Exercise instructions
A - Reproduce the code review passage word for word, beginning at the words "Having said all" and stopping after "you do this?".
B - Pick up the code review passage after its final sentence and write what comes next.

By the way, "last_shown_ce" may be a much better name for the
variable, as you do not really care what stage number the ce you
showed last was at (you care about its name).

Also, I do not see a good reason why the last_shown_ce variable
should have lifetime longer than the block that contains this for()
loop (and the other for loop for deleted/modified codepath we see
later).  Especially since you initialize the variable that you made
visible to the entire function to NULL before entering the first for
loop, but you do not set it back to NULL before entering the second
for loop, it is inviting a subtle bug.  You may have been given
show_cached and show_modified at the same time, so you enter the
first loop and have shown the first stage of the last conflicted
path, whose cache entry is left in the last_stage variable.  Since
the variable has longer lifespan than necessary, when the second
loop is entered, it still points at the cache entry for the highest
stage of the last conflicted path.  That is because the code forgets
to clear it to NULL before entering the second for loop.

Having said all that, I suspect that we may be much better off if we
can somehow merge the two loops into one.  You may be dedup adjacent
entries in each loop separately with the approach taken by this
patch, but I do not think the patch would work to deduplicate across
two loops.  For example, what happens if you do this?

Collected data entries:
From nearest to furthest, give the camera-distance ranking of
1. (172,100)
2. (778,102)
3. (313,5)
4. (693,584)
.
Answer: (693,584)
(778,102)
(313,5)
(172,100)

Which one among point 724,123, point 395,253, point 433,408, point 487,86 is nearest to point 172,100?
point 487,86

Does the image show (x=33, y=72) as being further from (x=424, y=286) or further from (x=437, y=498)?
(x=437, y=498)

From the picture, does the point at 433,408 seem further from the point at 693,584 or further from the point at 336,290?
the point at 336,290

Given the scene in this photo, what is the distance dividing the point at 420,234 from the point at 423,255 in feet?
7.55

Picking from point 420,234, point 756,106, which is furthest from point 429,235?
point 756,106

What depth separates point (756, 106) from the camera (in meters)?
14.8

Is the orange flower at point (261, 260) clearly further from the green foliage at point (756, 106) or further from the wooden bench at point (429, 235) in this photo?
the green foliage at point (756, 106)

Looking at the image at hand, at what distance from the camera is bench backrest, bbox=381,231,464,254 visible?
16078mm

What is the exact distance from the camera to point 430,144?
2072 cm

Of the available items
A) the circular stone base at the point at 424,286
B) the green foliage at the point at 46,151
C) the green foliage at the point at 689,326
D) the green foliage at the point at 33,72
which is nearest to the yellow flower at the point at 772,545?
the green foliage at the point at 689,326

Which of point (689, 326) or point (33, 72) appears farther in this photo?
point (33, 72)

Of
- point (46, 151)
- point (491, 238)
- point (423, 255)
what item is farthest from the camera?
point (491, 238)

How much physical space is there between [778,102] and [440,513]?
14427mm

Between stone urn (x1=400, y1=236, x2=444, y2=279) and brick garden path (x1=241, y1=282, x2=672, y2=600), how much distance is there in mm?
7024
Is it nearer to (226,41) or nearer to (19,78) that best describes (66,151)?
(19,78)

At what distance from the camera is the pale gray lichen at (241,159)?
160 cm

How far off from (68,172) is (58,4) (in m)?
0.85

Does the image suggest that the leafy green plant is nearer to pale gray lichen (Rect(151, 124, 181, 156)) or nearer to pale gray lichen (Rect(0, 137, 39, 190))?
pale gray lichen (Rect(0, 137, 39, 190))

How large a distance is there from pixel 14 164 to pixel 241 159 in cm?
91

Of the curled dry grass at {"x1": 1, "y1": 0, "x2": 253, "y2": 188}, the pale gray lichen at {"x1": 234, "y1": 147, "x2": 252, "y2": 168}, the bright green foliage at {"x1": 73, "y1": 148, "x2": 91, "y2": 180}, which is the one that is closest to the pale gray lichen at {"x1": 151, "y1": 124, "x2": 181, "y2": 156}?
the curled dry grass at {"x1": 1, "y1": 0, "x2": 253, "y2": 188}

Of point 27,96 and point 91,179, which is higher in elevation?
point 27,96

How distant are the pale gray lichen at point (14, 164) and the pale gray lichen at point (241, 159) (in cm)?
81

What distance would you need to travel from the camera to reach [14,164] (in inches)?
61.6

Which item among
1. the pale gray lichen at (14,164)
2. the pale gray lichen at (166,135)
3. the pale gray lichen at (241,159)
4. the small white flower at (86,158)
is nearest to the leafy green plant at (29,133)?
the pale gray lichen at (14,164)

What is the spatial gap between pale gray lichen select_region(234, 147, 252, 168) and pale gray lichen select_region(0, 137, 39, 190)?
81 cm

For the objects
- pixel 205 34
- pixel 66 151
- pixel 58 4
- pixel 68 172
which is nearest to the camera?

Outputs in order
A -
Having said all that, I suspect that we may be much better off if we
can somehow merge the two loops into one.  You may be dedup adjacent
entries in each loop separately with the approach taken by this
patch, but I do not think the patch would work to deduplicate across
two loops.  For example, what happens if you do this?

B -
    $ git reset --hard
    $ echo >>builtin/ls-files.c
    $ git ls-files -c -m builtin/ls-files.c
    $ git ls-files -t -c -m builtin/ls-files.c

I think you see the path twice in the output, with or without your
--dedup option (remember what I said about proving, by the way? ;-)).

Once we successfully merged two loops into one, the part that shows
tracked paths in the function would have only one loop, and it would
become a lot cleaner to add the logic to "skip showing the ce if it
has the same name as the previously shown one, only when doing so
won't lose information", by doing something like this:

	static void show_files(....)
	{
		/* show_others || show_killed done here */
		...

		/* leave early if not showing anything */
		if (! (show_cached || show_stage || show_deleted || show_modified))
			return;

		last_shown_ce = NULL;
		for (i = 0; i < repo->index->cache_nr; i++) {
			const struct cache_entry *ce = repo->index->cache[i];

			if (skipping_duplicates && last_shown_ce)
				if (!strcmp(ce->name, last_shown_ce->name))
					continue;

			construct_fullname();

                        /* various reasons to skip the entry tested */
			if (showing ignored directory and ce is excluded)
				continue;
			if (show_unmerged && !ce_stage(ce))
				continue;
			if (ce->ce_flags & CE_UPDATE)
				continue;
			... other reasons may appear here ...

			/* now we are committed to show it */
			last_shown_ce = ce;

			... various different ways to show ce come here ...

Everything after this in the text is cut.